Somerset had quite time enough to rein himself in during the old gentleman’s locution, and the voice in which he answered was so cold and reckless that it did not seem his own: ‘But how will they live happily together when she is a Dissenter, and a Radical, and a New-light, and a Neo-Greek, and a person of red blood; while Captain De Stancy is the reverse of them all!’

‘I anticipate no difficulty on that score,’ said the baronet. ‘My son’s star lies in that direction, and, like the Magi, he is following it without trifling with his opportunity. You have skill in architecture, therefore you follow it. My son has skill in gallantry, and now he is about to exercise it profitably.’

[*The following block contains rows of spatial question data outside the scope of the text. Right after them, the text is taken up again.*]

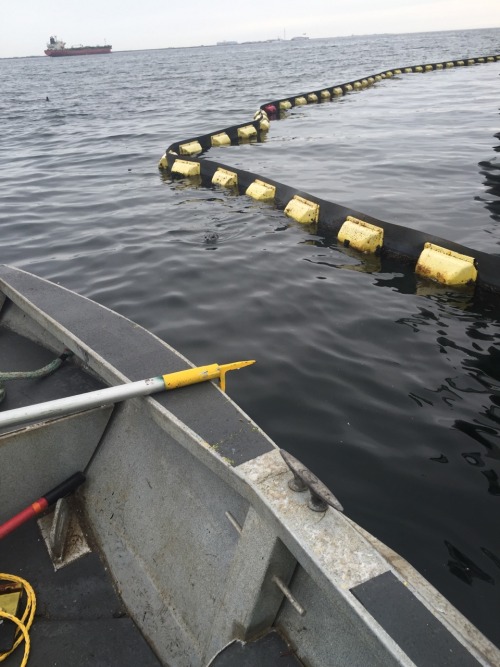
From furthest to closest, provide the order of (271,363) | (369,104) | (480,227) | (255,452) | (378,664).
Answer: (369,104) < (480,227) < (271,363) < (255,452) < (378,664)

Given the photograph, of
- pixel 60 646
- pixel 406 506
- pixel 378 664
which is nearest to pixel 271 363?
pixel 406 506

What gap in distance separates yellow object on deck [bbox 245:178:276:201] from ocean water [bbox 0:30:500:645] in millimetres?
292

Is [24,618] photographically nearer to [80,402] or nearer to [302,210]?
[80,402]

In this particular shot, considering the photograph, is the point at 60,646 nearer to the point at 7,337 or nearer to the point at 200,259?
the point at 7,337

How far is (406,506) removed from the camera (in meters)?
4.10

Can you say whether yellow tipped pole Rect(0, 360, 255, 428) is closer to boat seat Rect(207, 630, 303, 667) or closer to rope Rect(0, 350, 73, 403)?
rope Rect(0, 350, 73, 403)

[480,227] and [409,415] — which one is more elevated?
[480,227]

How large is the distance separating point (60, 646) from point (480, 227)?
1002cm

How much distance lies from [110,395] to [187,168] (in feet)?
40.8

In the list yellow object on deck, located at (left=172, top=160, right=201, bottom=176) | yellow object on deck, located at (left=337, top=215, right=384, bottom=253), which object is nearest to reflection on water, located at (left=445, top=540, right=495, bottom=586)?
yellow object on deck, located at (left=337, top=215, right=384, bottom=253)

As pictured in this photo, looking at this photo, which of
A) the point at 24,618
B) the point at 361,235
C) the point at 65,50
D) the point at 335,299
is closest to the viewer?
the point at 24,618

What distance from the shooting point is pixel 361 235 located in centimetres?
895

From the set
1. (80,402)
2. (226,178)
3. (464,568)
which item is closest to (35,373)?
(80,402)

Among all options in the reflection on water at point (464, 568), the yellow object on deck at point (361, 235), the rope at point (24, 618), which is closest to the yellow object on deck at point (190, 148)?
the yellow object on deck at point (361, 235)
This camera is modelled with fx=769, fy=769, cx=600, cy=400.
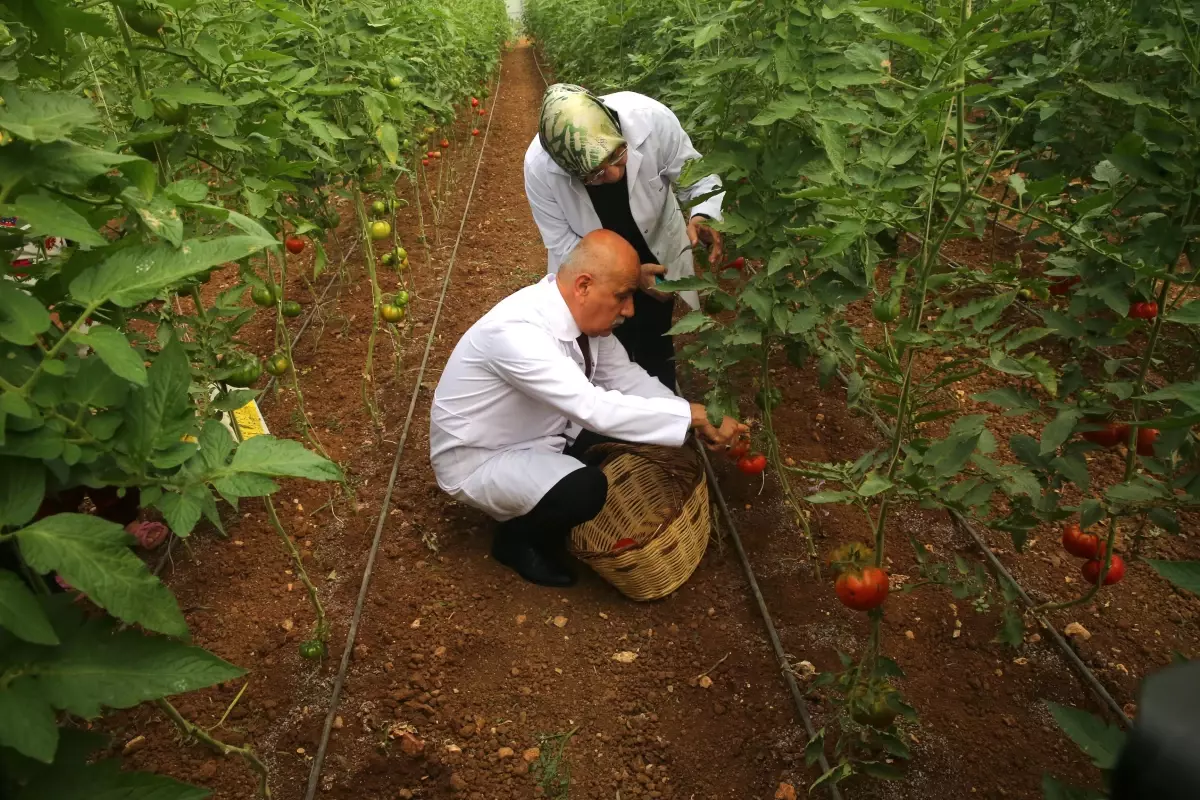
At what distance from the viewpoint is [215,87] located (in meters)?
2.05

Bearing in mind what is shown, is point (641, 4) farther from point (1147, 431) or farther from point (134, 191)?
point (134, 191)

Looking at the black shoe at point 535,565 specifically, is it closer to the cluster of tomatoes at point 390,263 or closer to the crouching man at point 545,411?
the crouching man at point 545,411

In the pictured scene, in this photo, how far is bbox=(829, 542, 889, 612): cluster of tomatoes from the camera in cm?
180

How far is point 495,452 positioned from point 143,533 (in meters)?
1.14

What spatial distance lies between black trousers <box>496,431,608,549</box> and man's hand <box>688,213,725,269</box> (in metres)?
0.84

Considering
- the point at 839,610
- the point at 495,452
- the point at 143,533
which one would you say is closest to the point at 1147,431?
the point at 839,610

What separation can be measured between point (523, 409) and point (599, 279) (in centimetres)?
54

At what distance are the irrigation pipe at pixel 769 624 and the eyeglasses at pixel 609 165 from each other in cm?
113

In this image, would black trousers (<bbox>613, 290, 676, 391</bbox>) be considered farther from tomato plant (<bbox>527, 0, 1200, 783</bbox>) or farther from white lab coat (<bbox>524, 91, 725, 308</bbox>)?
tomato plant (<bbox>527, 0, 1200, 783</bbox>)

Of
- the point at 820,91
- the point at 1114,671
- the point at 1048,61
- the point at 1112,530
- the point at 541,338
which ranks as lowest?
the point at 1114,671

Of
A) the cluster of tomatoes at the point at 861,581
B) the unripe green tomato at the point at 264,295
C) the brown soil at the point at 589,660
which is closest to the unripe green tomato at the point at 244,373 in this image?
the unripe green tomato at the point at 264,295

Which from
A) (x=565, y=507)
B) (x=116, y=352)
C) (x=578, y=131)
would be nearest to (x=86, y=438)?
(x=116, y=352)

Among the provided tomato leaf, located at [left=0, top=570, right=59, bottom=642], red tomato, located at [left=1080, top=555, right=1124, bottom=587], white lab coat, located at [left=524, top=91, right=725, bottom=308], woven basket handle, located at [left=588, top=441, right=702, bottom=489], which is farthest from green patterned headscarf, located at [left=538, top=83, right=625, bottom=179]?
tomato leaf, located at [left=0, top=570, right=59, bottom=642]

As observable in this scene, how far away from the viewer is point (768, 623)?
2.39m
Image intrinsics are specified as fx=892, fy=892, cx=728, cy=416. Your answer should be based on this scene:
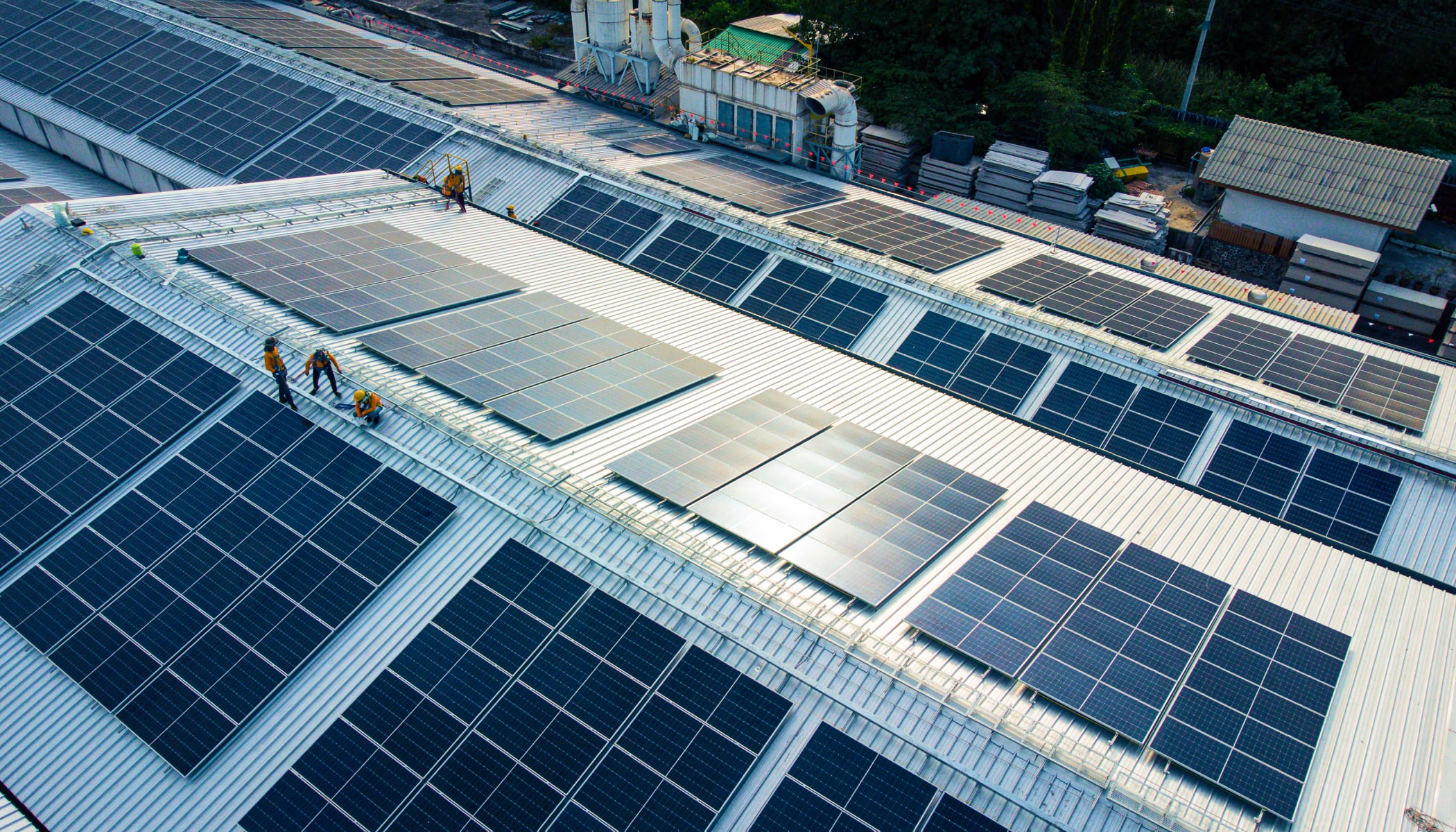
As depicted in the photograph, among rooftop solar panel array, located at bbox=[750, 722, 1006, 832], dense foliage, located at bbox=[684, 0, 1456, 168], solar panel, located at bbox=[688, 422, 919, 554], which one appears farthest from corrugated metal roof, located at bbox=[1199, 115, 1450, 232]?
rooftop solar panel array, located at bbox=[750, 722, 1006, 832]

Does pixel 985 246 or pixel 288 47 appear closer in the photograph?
pixel 985 246

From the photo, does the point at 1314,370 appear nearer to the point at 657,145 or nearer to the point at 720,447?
the point at 720,447

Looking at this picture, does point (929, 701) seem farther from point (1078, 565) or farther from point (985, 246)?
point (985, 246)

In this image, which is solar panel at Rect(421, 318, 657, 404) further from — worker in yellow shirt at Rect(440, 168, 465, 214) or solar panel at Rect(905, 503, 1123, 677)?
solar panel at Rect(905, 503, 1123, 677)

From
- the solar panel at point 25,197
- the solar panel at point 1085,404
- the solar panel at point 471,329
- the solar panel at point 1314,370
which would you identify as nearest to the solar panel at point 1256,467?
the solar panel at point 1314,370

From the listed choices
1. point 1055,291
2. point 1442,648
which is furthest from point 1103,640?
point 1055,291

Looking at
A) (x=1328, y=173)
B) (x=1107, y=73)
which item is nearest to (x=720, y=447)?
(x=1328, y=173)
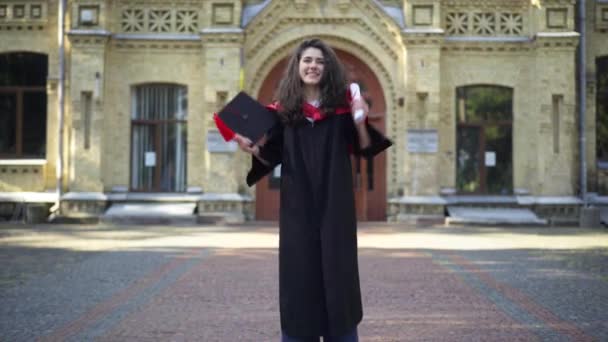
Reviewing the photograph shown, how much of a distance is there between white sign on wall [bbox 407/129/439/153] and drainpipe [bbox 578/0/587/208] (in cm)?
437

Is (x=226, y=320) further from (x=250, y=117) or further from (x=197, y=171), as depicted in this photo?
(x=197, y=171)

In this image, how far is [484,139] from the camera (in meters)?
19.9

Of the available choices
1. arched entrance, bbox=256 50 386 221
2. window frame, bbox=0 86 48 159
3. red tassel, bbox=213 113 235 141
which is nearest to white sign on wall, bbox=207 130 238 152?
arched entrance, bbox=256 50 386 221

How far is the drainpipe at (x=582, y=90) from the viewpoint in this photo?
19250mm

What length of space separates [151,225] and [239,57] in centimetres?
545

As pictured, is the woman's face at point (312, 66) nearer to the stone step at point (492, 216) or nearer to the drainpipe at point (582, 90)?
the stone step at point (492, 216)

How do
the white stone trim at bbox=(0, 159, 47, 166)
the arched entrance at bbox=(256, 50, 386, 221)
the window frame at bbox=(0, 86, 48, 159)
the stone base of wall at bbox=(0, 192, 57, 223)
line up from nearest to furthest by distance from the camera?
1. the stone base of wall at bbox=(0, 192, 57, 223)
2. the white stone trim at bbox=(0, 159, 47, 166)
3. the arched entrance at bbox=(256, 50, 386, 221)
4. the window frame at bbox=(0, 86, 48, 159)

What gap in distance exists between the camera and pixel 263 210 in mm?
20094

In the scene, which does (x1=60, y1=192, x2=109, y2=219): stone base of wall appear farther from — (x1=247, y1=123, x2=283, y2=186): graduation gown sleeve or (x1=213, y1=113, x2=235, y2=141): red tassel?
(x1=213, y1=113, x2=235, y2=141): red tassel

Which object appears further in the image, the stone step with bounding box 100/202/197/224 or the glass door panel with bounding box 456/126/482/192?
the glass door panel with bounding box 456/126/482/192

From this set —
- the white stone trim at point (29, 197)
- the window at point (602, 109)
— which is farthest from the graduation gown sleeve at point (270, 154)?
the window at point (602, 109)

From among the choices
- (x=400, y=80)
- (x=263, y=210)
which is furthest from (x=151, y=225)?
(x=400, y=80)

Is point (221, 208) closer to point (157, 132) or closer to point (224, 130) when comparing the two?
point (157, 132)

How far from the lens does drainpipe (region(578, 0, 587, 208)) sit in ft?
63.2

‘May nobody wish him more harm in that exercise than I do!’ said Somerset fervently.

A stagnant moodiness of several hours which followed his visit to Myrtle Villa resulted in a resolve to journey over to Paula the very next day. He now felt perfectly convinced that the inviting of Captain De Stancy to visit them at Nice was a second stage in the scheme of Paula’s uncle, the premature announcement of her marriage having been the first. The roundness and neatness of the whole plan could not fail to recommend it to the mind which delighted in putting involved things straight, and such a mind Abner Power’s seemed to be. In fact, the felicity, in a politic sense, of pairing the captain with the heiress furnished no little excuse for manoeuvring to bring it about, so long as that manoeuvring fell short of unfairness, which Mr. Power’s could scarcely be said to do.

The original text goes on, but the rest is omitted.